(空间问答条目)

○ ○ ○ ○

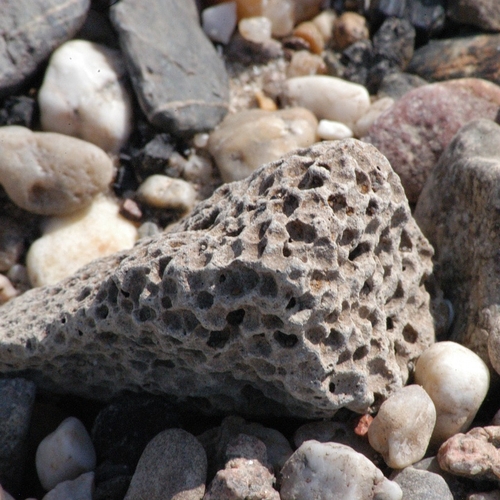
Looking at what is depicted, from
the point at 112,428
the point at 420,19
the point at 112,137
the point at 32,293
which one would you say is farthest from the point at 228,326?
the point at 420,19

○ ○ ○ ○

▸ **任务说明**
请修改上面的全部条目，把其中的“farthest”换成“most distant”，其余内容一律保持原样后重新写出，并在答案中省去图片。

▸ **输出结果**
Looking at what is depicted, from
the point at 112,428
the point at 420,19
the point at 112,137
the point at 32,293
which one would you say is most distant from the point at 228,326?
the point at 420,19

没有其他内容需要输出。